Here is a function that employs this omptimisation
Vector rotateVector(const Vector& v, const Quat& q)
float x1 = q.y*v.z - q.z*v.y;
float y1 = q.z*v.x - q.x*v.z;
float z1 = q.x*v.y - q.y*v.x;
float x2 = q.w*x1 + q.y*z1 - q.z*y1;
float y2 = q.w*y1 + q.z*x1 - q.x*z1;
float z2 = q.w*z1 + q.x*y1 - q.y*x1;
result.x = v.x + 2.0f*x2;
result.y = v.y + 2.0f*y2;
result.z = v.z + 2.0f*z2;
Let's express the scalar and vector portions of the quaternion in terms of the axis and angle of the rotation
RS = cos( θ/2 )
RV = n sin( θ/2 )
RV = n sin( θ/2 )
Pluging these values into the optimized quaternion rotation formula, and using a little bit of trigonometric magic (double angle identity), the formula reduces to
v' = v + [ sin(θ) (n × v) + ( 1 - cos(θ) ) n × (n × v) ]
Using the vector triple product identity, and the fact the n is normalized, we can reduce it a bit further.
v' = cos(θ)v + sin(θ)(n × v) + (1 - cos(θ)) (n•v) n
This operation has 19 mults and 12 adds, totalling 31 operations. We didn't do anything to optimize the formula, but we were able to transform it into a form involving axis and angle.
Trick #2: Determining a Rotation From an Initial and Final Vector
One of the questions which I am asked most frequently is how to find a rotation which takes some initial vector into some final vector.
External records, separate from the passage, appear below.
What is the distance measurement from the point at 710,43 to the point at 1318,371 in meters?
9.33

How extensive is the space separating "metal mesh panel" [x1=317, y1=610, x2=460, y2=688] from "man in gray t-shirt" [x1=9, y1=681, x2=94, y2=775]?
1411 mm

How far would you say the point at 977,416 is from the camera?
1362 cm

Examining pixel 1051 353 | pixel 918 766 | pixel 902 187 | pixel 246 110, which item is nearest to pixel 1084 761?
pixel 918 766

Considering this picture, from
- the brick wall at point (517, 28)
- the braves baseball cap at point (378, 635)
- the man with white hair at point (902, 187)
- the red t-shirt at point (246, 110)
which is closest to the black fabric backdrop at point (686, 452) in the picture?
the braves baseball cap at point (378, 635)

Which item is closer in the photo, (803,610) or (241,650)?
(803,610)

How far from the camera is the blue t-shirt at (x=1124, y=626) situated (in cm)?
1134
There are several variants of this problem, including "I am pointing my gun at Bob, and I would like to point my gun at Jim." I have seen this problem solved in many different ways, many times involving inverse trig functions. We are going to solve this problem with quaternions - and it's really easy!
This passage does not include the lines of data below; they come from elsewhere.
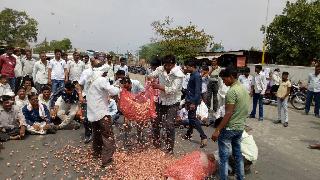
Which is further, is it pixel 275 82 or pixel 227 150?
pixel 275 82

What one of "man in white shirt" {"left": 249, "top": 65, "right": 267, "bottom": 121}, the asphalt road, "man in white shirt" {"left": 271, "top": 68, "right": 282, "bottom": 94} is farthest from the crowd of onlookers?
"man in white shirt" {"left": 271, "top": 68, "right": 282, "bottom": 94}

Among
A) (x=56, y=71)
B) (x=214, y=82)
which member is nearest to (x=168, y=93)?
(x=214, y=82)

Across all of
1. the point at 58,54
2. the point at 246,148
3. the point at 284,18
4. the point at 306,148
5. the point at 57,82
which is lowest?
the point at 306,148

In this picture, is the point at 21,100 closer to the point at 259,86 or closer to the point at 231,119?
the point at 231,119

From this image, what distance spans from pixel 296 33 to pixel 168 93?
22.4 meters

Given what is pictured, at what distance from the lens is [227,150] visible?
19.4 feet

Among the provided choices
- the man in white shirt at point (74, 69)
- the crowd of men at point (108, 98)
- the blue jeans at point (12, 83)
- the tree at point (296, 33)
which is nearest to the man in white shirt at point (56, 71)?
the crowd of men at point (108, 98)

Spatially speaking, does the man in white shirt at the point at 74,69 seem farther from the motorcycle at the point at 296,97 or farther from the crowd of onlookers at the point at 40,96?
the motorcycle at the point at 296,97

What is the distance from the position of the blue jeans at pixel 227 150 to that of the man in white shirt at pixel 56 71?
739 centimetres

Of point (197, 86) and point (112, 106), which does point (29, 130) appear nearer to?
point (112, 106)

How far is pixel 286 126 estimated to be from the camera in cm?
1195

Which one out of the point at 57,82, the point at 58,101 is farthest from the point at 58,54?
the point at 58,101

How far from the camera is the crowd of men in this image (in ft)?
19.5

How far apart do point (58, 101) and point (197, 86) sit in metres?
3.98
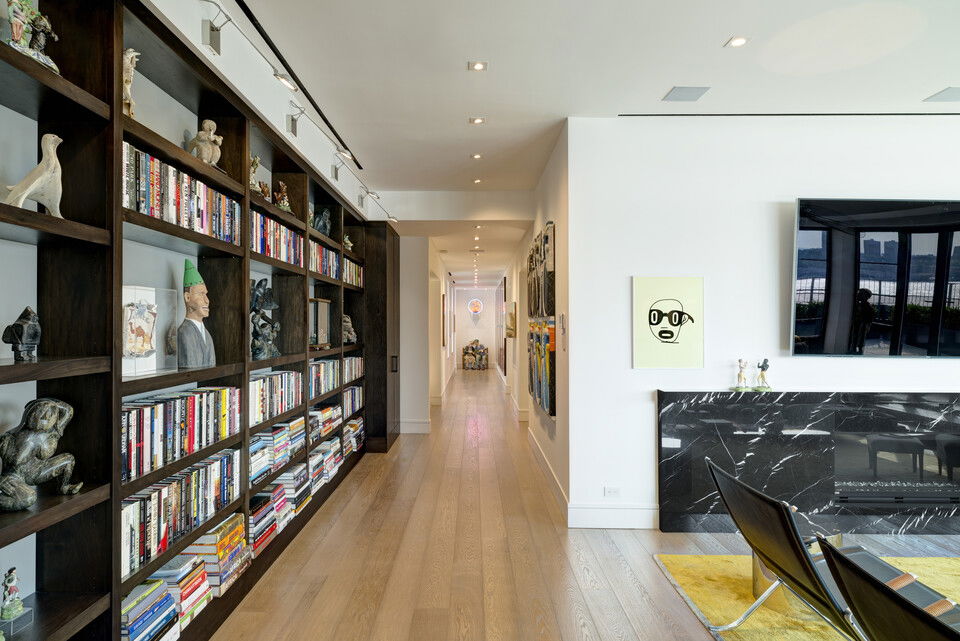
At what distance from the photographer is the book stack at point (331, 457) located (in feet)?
13.9

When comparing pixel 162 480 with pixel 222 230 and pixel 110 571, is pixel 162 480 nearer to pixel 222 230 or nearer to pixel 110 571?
pixel 110 571

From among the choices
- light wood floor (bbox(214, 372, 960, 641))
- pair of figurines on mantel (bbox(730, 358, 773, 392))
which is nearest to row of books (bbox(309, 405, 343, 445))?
light wood floor (bbox(214, 372, 960, 641))

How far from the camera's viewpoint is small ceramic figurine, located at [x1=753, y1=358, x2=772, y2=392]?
3564 mm

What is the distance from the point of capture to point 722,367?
366 cm

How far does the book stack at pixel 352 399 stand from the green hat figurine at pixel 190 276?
2.64 meters

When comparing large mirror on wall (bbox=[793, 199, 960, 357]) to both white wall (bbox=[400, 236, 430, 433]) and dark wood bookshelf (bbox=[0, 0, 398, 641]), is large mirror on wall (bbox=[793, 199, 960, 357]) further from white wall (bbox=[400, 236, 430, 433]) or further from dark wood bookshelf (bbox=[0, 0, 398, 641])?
white wall (bbox=[400, 236, 430, 433])

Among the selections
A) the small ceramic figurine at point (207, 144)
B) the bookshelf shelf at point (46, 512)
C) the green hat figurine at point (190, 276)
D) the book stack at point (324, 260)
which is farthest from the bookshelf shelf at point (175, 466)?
the book stack at point (324, 260)

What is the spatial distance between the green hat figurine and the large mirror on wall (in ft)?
12.2

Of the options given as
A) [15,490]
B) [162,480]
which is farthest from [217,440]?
[15,490]

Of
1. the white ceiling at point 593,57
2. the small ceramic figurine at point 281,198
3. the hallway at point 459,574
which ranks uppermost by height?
the white ceiling at point 593,57

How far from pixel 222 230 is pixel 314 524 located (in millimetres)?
2243

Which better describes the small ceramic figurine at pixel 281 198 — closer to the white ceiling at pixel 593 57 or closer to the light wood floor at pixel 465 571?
the white ceiling at pixel 593 57

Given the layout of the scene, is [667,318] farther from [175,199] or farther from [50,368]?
[50,368]

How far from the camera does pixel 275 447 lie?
3246 mm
We are going to call the initial vector A, and the final vector B. Both A and B are normalized 3D vectors.
We are going to multiply these two 3D vectors together, and if you remember, this is accomplished with a quaternion multiplication. To reitterate, our input vectors are just standard 3D vectors, but the output of the product is a quaternion, which represents the product of the inputs. Since the ordering matters, we are going to place A on the right, and B on the left.
BA = -A•B - A × B
We can relate the dot and cross products to functions involving the angle between A and B. If A and B are normalized, then their product has the following form
BA = - cos(θ) - n sin(θ)
The angle θ is the angle between the initial and final vector, and the vector n is a normalized vector that is perpendicular to the input vectors. This is the exact form of a rotation quaternion. Don't worry about the minus sign, since we can flip the sign without changing the rotation we are representing. In fact, this almost represents the quaternion that we are looking for. We need a quaternion with a half angle instead of a full angle.
Instead of multiplying the initial vector A by the final vector B, let's instead find a vector that represents a halfway rotation between A and B. This is very easy to do - just find the average of A and B!
H = (1/2) (A + B)
Now, this H is not normalized, and it needs to be. If we are going to normalize it anyway, we don't need to worry about the factor of 1/2. The normalized version of H is
H = (A + B) / A + B
Knowing that the angle between A and H is half of the angle between A and B, we can use our previous result to show that the rotation which takes A into B is given by
R = HA
Here is a function that will give you the rotation quaternion that will rotate some initial vector into some final vector
Quat getRotationQuat(const Vector& from, const Vector& to)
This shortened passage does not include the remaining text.